Last Man Out
Page 6
Later I went to Fort Bragg, home of the Special Forces, and bought a jungle hammock from the post exchange. It was made for Vietnam, and I wondered why the battalion hadn’t been issued similar types. If I could pack a 12-gauge shotgun in those antitank weapon boxes, then I could squeeze in a hammock. I put it in the duffel bag along with the shotgun.
When I was ready to leave, my parents told me to be careful. I laughed and said, “Okay.”
“Come home,” Dad said, shaking my hand. Mom, with tears in her eyes, twisted her mouth to one side and looked off to the side. I put my arms around her and she looked at me, tears now rolling down her cheeks. She kissed me and said softly, “Please come back.”
I went to Pope Air Force Base to catch a space-available military aircraft hop to Fort Riley, but was bumped and rerouted twice. In Chicago the morning after I was supposed to return to base, I finally got Pete on the telephone. He said, “You are where?” and added that Woolley was pissed. Movement had been rescheduled and we were leaving within the week. Woolley himself had taken a forty-eight-hour pass to go somewhere, and I had better be there when he returned.
At reveille the next morning, I was back under the oak tree by the orderly room. The battalion was moving out to Vietnam in five days.
Railroad tracks ran beside the highway dissecting Fort Riley. For days passenger cars and engines came through the base to make up a train to transport the brigade to Oakland Naval Base, California.
I had the company armorer take off most of the barrel of my shotgun. It changed the balance, but I thought that the weapon would have a broader shot pattern and I could point it quicker at close range. Bratcher, King, and I packed it with the jungle hammock in an antitank weapon box. King called it the “lieutenant’s survival kit.”
There were surprisingly few problems in packing out the company. We did not have that much equipment; the infantry operates with what it can carry. The antitank weapons and mortars were our biggest pieces, and after those were packed we killed time doing PT, waiting for the last of the platoon to return from leave.
Captain Woolley and I were at battalion headquarters one morning doing administrative chores when the sergeant major motioned us into Colonel Haldane’s office. “What are we going to do about this guy, Private Beck?” Haldane asked.

Dataset content:
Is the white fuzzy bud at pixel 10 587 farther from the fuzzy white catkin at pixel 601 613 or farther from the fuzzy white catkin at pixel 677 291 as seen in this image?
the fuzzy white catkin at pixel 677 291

Things to do:
1) According to the Last Man Out excerpt, why did packing out the company cause so few problems? Answer in one to three sentences.
2) In the Last Man Out excerpt, where did the narrator buy the jungle hammock?
3) Carry the Last Man Out excerpt forward from its final sentence.
The data has no connection to the Last Man Out excerpt.

Responses:
1) The company didn't have much equipment to pack, because the infantry operates with what it can carry. The antitank weapons and mortars were its biggest pieces.

2) At the post exchange at Fort Bragg.

3)
Woolley, in his usual good-mannered way with the battalion commander, said, “Well, sir, Beck’s a pretty good soldier according to Parker here. We think he’ll do okay.”
“The sergeant major says we can get him paroled to the 1st/28th. But if he proves to be disruptive or criminal, what’s the point?” Haldane looked at me as he finished.
“He’ll do fine, sir,” I replied. I briefly considered telling the colonel that the man had bribed his way to the 1st Division, but that sounded loopy as I thought about it, so I continued to hold the colonel’s gaze without further comment.
“Okay, we’ll do what’s necessary here. He’s the only man in the battalion in this kind of situation. He’s supposed to already be out of the service with a DD. How did he get here, anyway?” Haldane asked. I looked at Woolley and he shrugged.
Later I told Beck that he was going to Vietnam because I had stood in front of the colonel and vouched for him. “You better not make me look bad.”
Standing as tall as he could, Beck said, “I won’t let you down.”
When the train was finally assembled, formal movement orders were posted in the battalion area. We were to leave at 1500 hours on 17 September 1965.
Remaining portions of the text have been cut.